§ Instructions for the task
Return exactly the span of lines in the following data that opens with the line containing "common name: mouse species" and closes with the line containing "Tanzania, site C04, 2010-08-17". Include nothing else.

§ Dataset extract
*-*-*
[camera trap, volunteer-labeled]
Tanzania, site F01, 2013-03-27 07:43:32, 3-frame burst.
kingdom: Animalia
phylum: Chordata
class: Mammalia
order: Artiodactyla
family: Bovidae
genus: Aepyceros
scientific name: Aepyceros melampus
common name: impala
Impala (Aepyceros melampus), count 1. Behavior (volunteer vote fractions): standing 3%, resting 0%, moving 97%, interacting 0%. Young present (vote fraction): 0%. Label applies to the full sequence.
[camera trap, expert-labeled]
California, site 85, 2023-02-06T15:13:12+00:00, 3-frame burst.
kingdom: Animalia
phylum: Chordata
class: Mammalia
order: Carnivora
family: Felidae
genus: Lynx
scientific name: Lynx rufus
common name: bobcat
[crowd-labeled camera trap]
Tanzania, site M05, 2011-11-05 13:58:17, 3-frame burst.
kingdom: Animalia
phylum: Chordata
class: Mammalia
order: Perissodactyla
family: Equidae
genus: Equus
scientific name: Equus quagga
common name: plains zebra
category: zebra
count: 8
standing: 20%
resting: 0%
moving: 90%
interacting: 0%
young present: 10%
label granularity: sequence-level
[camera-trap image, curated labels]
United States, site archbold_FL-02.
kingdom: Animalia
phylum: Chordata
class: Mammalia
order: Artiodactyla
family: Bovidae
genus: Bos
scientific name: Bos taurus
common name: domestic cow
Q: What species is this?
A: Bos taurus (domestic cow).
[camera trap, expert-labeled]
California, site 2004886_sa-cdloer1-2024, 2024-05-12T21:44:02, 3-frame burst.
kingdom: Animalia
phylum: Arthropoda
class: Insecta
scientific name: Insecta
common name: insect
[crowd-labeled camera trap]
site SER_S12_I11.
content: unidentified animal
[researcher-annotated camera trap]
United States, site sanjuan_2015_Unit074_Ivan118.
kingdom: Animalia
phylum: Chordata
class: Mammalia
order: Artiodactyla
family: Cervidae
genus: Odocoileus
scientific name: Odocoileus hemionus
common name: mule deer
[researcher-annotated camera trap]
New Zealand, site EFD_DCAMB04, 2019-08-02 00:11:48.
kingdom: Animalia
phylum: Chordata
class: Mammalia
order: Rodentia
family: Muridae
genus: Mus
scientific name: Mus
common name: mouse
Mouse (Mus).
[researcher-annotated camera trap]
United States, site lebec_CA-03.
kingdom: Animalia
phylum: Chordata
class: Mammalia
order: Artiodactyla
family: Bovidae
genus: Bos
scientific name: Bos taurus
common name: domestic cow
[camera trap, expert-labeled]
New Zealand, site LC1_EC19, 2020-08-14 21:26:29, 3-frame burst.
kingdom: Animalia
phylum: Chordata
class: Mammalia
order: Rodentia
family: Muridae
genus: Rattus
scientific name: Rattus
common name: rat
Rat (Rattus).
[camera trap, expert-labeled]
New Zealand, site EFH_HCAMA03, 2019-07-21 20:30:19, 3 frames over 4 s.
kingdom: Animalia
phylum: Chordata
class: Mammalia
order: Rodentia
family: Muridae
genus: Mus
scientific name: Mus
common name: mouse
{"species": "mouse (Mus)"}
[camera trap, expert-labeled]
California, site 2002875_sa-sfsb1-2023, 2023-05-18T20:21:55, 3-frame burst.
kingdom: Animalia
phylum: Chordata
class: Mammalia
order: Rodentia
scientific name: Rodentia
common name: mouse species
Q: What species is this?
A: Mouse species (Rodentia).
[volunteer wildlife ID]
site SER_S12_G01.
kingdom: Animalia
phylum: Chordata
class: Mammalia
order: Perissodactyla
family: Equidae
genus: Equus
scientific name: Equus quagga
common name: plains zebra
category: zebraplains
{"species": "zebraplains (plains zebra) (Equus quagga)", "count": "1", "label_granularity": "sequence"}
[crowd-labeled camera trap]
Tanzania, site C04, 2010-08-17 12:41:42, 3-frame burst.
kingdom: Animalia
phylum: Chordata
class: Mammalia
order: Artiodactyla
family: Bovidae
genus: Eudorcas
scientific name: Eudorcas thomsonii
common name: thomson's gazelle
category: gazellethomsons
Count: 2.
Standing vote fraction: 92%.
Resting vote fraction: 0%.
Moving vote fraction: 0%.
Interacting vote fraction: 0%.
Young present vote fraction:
*-*-*
§ Solution for this exercise
common name: mouse species
Q: What species is this?
A: Mouse species (Rodentia).
[volunteer wildlife ID]
site SER_S12_G01.
kingdom: Animalia
phylum: Chordata
class: Mammalia
order: Perissodactyla
family: Equidae
genus: Equus
scientific name: Equus quagga
common name: plains zebra
category: zebraplains
{"species": "zebraplains (plains zebra) (Equus quagga)", "count": "1", "label_granularity": "sequence"}
[crowd-labeled camera trap]
Tanzania, site C04, 2010-08-17 12:41:42, 3-frame burst.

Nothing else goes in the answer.